● **Page extract**:

[BEGIN]

Re: virtual fn, destructor
On Dec 14, 2:40 pm, Juha Nieminen <nos...@thanks.invalid> wrote:
Martin Drautzburg wrote:
[...]
Practical example: Suppose you have a class named "Pixel",
which contains four unsigned char members: red, green, blue
and alpha. As it is, one instantiation of this class will
require 4 bytes of memory. If you, for example, represent an
image as a std::vector<Pixel>, the memory consumption will be
the amount of pixels times 4 bytes.
However, if you go and needlessly make the destructor of
"Pixel" virtual, the memory consumption will double (or triple
if you are compiling to a 64-bit system, where pointers are 8
bytes large).
Quadruple, in fact, on most systems, because of alignment
considerations. Drop the alpha component, and I have
sizeof(Pixel) == 3 with no virtual functions; sizeof(Pixel) ==
16 with a virtual destructor.
It is quite unlikely that you will ever inherit anything from
"Pixel" (especially if your basic datatype is
std::vector<Pixel>, which does not in itself support
specialization of the elements), so making any function
virtual would only be a waste of memory.

[END]

● **Set exercise 1**: Put the lines of the listing into a JSON list of strings, one string per line and no blank lines, starting with the first line of the listing and going on through the line that contains "top=275, right=983, bottom=504)". Leave the pictures out of the answer.

● **Records of scene-based questions**:
[BEGIN]

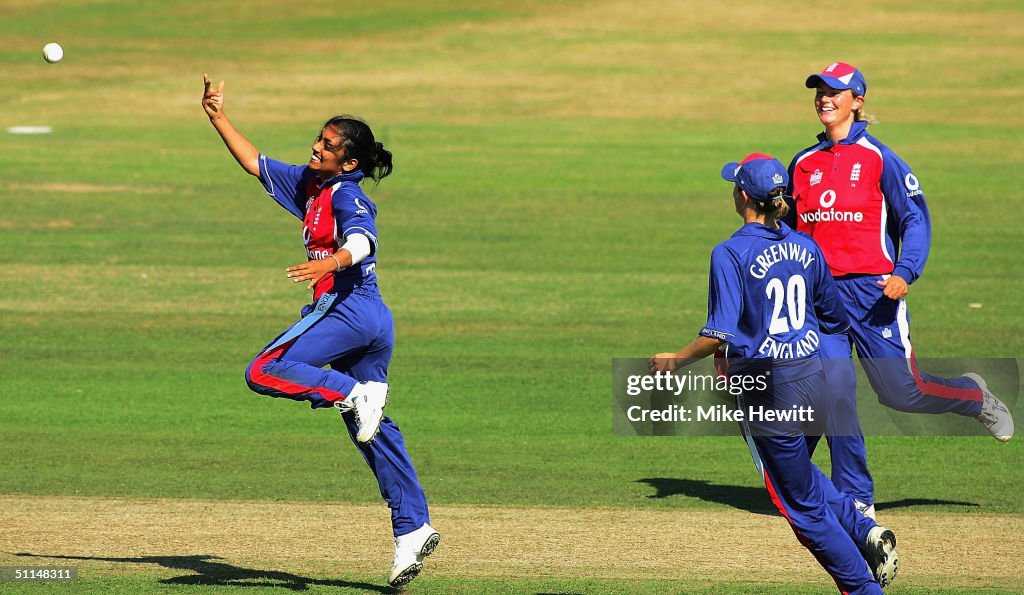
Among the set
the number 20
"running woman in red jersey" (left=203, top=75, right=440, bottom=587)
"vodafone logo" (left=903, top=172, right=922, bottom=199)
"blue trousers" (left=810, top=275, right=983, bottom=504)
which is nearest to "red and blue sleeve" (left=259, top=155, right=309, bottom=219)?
"running woman in red jersey" (left=203, top=75, right=440, bottom=587)

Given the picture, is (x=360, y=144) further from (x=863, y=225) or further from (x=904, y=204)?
(x=904, y=204)

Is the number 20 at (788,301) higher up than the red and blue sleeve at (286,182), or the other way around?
the red and blue sleeve at (286,182)

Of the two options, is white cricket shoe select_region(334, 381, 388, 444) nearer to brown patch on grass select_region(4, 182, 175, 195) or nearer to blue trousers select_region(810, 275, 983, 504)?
blue trousers select_region(810, 275, 983, 504)

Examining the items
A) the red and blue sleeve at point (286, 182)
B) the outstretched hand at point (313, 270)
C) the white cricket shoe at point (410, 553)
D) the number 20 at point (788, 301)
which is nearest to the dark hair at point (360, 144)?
the red and blue sleeve at point (286, 182)

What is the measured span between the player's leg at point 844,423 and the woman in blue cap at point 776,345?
266 mm

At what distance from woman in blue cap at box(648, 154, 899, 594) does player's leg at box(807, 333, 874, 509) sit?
0.87ft

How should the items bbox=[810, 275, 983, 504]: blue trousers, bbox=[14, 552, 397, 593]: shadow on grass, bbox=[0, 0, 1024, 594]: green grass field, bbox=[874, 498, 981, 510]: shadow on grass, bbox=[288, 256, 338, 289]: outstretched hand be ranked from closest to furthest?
bbox=[288, 256, 338, 289]: outstretched hand → bbox=[14, 552, 397, 593]: shadow on grass → bbox=[810, 275, 983, 504]: blue trousers → bbox=[874, 498, 981, 510]: shadow on grass → bbox=[0, 0, 1024, 594]: green grass field

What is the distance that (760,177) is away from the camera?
6707mm

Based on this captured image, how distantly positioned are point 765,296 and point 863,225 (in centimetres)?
229

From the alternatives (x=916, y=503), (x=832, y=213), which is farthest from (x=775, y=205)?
(x=916, y=503)

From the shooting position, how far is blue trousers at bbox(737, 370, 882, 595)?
6699 millimetres

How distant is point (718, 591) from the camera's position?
753 centimetres

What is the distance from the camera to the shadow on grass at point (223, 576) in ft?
25.0

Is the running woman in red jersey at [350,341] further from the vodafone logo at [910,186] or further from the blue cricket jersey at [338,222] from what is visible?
the vodafone logo at [910,186]
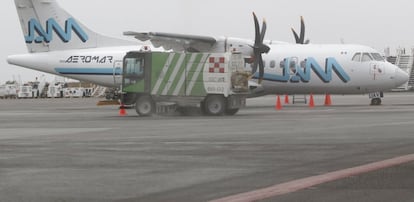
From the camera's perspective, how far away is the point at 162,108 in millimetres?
28531

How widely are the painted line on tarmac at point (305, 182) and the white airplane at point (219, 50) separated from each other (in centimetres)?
2232

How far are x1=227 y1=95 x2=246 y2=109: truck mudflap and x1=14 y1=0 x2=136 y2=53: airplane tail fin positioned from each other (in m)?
11.5

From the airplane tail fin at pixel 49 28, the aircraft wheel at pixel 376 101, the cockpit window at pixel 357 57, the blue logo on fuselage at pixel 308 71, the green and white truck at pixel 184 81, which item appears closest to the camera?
the green and white truck at pixel 184 81

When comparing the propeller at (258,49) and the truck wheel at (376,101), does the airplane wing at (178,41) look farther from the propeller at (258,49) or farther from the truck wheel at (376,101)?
the truck wheel at (376,101)

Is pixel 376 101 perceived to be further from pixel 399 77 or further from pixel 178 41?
pixel 178 41

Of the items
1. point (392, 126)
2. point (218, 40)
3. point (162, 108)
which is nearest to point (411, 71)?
point (218, 40)

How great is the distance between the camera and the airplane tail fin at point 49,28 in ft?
120

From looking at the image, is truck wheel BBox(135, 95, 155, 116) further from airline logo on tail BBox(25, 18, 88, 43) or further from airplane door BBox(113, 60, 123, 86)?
airline logo on tail BBox(25, 18, 88, 43)

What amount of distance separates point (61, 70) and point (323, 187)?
29.4m

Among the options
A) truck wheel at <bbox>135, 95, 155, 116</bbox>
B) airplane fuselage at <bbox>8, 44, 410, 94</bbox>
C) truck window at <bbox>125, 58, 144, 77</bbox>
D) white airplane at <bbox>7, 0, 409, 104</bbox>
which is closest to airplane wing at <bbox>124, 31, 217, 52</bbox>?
white airplane at <bbox>7, 0, 409, 104</bbox>

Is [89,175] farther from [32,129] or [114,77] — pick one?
[114,77]

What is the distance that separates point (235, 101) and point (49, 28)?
12.9 meters

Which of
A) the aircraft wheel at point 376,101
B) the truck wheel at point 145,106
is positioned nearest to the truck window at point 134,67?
the truck wheel at point 145,106

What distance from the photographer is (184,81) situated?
27.9m
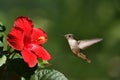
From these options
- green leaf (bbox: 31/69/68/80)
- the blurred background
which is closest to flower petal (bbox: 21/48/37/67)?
green leaf (bbox: 31/69/68/80)

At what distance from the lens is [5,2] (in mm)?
4121

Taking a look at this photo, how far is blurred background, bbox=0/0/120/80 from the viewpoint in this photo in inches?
152

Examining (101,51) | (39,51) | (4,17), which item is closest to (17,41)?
(39,51)

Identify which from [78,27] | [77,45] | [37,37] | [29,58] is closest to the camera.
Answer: [29,58]

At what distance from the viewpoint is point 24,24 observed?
4.82ft

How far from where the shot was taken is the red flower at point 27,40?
4.69ft

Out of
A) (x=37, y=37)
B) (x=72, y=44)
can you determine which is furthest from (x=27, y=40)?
(x=72, y=44)

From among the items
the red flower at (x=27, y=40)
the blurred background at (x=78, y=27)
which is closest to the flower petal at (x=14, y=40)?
the red flower at (x=27, y=40)

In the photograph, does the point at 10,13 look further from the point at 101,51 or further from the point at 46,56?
the point at 46,56

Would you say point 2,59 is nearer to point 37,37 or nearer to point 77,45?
point 37,37

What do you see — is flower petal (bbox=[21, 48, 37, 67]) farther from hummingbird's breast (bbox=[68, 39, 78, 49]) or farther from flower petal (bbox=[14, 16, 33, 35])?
hummingbird's breast (bbox=[68, 39, 78, 49])

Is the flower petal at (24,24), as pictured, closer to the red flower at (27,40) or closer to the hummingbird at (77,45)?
the red flower at (27,40)

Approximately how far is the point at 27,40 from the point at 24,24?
58mm

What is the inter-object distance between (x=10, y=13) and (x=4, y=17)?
0.10 metres
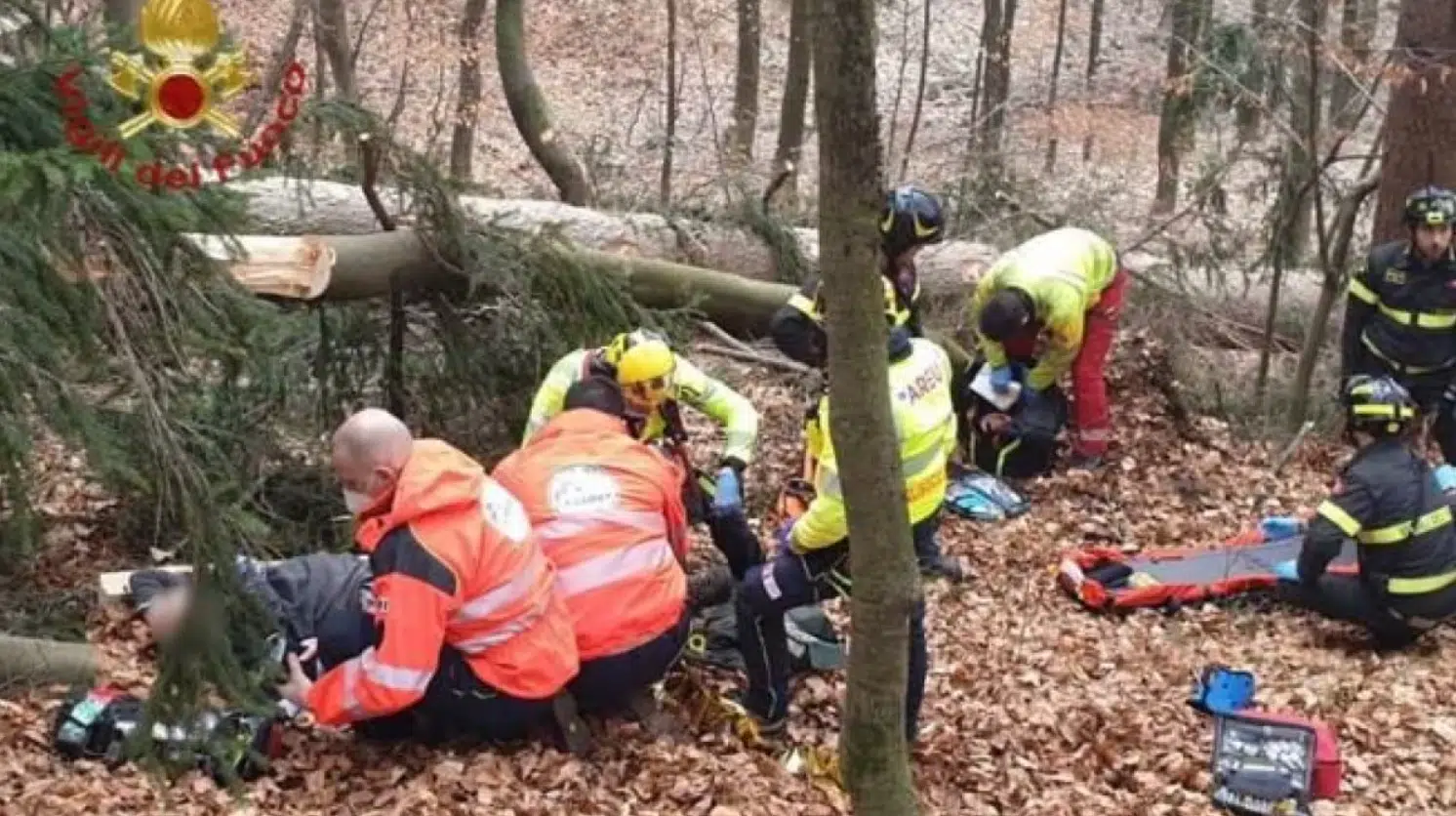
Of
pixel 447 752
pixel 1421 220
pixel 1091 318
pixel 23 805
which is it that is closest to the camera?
pixel 23 805

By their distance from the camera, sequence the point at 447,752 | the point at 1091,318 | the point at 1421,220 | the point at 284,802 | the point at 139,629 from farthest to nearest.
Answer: the point at 1091,318 → the point at 1421,220 → the point at 139,629 → the point at 447,752 → the point at 284,802

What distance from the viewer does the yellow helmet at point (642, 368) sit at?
6.17 meters

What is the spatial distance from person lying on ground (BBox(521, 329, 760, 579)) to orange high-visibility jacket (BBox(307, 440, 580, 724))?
1087mm

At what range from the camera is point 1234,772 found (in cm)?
541

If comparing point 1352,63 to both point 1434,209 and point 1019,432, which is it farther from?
point 1019,432

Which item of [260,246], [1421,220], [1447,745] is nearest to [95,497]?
[260,246]

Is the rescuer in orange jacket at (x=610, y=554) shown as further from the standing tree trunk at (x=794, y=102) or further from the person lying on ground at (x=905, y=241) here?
the standing tree trunk at (x=794, y=102)

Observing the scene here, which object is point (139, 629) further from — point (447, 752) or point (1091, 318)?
point (1091, 318)

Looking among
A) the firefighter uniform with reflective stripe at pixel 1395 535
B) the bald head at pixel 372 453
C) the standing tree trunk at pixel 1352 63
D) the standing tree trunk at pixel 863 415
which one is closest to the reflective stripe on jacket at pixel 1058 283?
the standing tree trunk at pixel 1352 63

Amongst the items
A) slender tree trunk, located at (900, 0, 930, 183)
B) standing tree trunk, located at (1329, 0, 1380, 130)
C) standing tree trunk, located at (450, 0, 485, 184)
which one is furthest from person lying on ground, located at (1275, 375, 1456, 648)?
standing tree trunk, located at (450, 0, 485, 184)

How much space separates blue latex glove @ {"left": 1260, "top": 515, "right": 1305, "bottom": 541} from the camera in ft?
25.4

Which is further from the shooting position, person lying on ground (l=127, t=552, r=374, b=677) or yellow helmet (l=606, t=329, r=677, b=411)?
yellow helmet (l=606, t=329, r=677, b=411)

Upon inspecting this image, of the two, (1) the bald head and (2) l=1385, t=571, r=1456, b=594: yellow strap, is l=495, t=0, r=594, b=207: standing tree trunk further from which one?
(1) the bald head

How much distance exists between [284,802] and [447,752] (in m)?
0.54
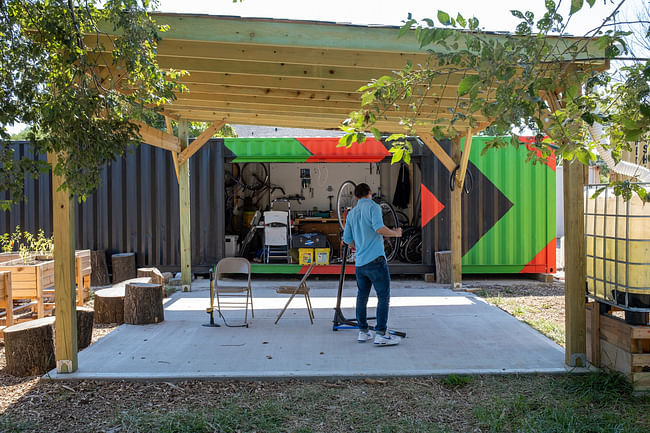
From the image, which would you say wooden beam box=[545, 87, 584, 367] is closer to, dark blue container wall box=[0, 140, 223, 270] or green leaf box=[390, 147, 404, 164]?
green leaf box=[390, 147, 404, 164]

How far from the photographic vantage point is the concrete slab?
438cm

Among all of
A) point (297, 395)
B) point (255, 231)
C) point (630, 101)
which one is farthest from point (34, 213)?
point (630, 101)

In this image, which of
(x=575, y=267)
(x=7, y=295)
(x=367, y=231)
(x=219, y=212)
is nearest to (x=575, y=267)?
(x=575, y=267)

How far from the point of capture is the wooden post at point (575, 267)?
4.36 m

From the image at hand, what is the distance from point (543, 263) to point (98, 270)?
799 cm

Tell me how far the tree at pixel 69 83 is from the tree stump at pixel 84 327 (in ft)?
7.05

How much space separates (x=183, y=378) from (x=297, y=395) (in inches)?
38.2

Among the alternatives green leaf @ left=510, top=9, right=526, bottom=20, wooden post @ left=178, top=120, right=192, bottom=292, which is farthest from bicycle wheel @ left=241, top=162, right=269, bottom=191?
green leaf @ left=510, top=9, right=526, bottom=20

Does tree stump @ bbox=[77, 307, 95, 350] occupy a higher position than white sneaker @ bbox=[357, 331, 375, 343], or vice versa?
tree stump @ bbox=[77, 307, 95, 350]

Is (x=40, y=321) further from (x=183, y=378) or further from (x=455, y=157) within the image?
(x=455, y=157)

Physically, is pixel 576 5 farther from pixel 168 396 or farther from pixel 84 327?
pixel 84 327

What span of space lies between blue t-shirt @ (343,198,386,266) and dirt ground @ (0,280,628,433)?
120 cm

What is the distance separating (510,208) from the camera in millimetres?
9773

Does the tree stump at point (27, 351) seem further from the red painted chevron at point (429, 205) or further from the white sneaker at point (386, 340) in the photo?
the red painted chevron at point (429, 205)
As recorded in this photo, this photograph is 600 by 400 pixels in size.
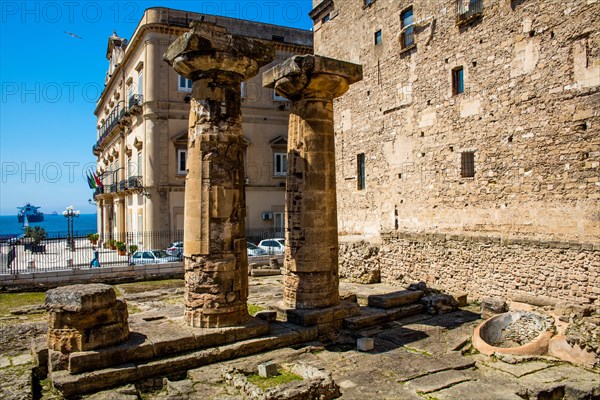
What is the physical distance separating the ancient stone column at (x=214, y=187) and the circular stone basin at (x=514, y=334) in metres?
4.33

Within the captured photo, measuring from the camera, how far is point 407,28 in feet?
49.9

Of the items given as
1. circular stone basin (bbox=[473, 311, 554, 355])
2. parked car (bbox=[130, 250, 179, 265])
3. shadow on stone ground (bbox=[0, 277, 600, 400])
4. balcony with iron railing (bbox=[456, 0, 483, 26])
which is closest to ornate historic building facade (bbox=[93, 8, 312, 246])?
parked car (bbox=[130, 250, 179, 265])

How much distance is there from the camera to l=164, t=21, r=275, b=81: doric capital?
827 cm

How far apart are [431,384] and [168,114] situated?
2022 cm

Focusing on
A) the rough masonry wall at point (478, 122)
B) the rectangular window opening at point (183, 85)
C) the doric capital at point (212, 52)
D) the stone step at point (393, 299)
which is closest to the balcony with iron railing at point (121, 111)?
the rectangular window opening at point (183, 85)

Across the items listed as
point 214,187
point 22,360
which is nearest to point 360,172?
point 214,187

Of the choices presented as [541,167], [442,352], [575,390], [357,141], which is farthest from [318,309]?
[357,141]

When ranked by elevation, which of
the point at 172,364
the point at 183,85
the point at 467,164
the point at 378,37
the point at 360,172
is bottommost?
the point at 172,364

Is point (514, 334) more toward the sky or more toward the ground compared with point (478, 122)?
more toward the ground

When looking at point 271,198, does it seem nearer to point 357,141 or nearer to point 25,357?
point 357,141

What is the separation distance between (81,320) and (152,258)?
13.4 metres

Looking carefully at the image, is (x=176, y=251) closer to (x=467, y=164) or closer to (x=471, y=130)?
(x=467, y=164)

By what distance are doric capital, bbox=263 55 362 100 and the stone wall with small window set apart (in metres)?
4.30

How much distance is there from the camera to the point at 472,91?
1309 cm
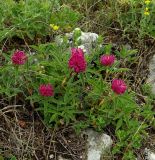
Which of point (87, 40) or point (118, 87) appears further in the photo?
point (87, 40)

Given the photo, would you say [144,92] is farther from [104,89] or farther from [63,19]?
[63,19]

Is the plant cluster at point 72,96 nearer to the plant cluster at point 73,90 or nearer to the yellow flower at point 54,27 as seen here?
the plant cluster at point 73,90

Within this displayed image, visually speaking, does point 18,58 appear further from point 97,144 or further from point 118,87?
point 97,144

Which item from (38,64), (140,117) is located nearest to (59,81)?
(38,64)

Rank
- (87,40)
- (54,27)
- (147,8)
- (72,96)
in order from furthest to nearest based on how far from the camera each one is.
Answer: (147,8) → (87,40) → (54,27) → (72,96)

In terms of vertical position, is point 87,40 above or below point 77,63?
below

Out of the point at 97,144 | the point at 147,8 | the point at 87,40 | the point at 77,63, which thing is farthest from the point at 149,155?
the point at 147,8

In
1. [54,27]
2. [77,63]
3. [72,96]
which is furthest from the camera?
[54,27]

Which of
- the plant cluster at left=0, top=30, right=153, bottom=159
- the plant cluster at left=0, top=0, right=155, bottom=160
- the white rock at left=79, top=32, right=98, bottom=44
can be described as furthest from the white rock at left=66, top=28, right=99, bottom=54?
the plant cluster at left=0, top=30, right=153, bottom=159

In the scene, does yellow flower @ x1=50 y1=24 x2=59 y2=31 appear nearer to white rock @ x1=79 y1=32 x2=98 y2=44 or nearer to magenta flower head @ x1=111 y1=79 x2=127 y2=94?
white rock @ x1=79 y1=32 x2=98 y2=44
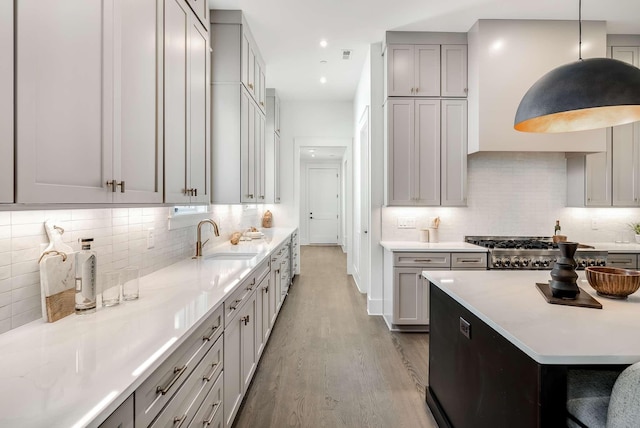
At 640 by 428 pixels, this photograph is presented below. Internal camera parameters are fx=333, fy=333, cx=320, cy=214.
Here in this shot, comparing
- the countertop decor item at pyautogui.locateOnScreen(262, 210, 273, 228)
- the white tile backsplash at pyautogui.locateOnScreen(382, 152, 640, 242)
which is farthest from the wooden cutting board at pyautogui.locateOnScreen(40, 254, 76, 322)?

[END]

● **Set exercise 2**: Transcribe the passage of the post on virtual destructors starting with "Quadruple, in fact, on" and going on through "waste of memory.".

● **Full answer 1**:
[
  "Among the set",
  "the number 20",
  "\"running woman in red jersey\" (left=203, top=75, right=440, bottom=587)",
  "\"vodafone logo\" (left=903, top=172, right=922, bottom=199)",
  "\"blue trousers\" (left=810, top=275, right=983, bottom=504)"
]

● **Full answer 2**:
Quadruple, in fact, on most systems, because of alignment
considerations. Drop the alpha component, and I have
sizeof(Pixel) == 3 with no virtual functions; sizeof(Pixel) ==
16 with a virtual destructor.
It is quite unlikely that you will ever inherit anything from
"Pixel" (especially if your basic datatype is
std::vector<Pixel>, which does not in itself support
specialization of the elements), so making any function
virtual would only be a waste of memory.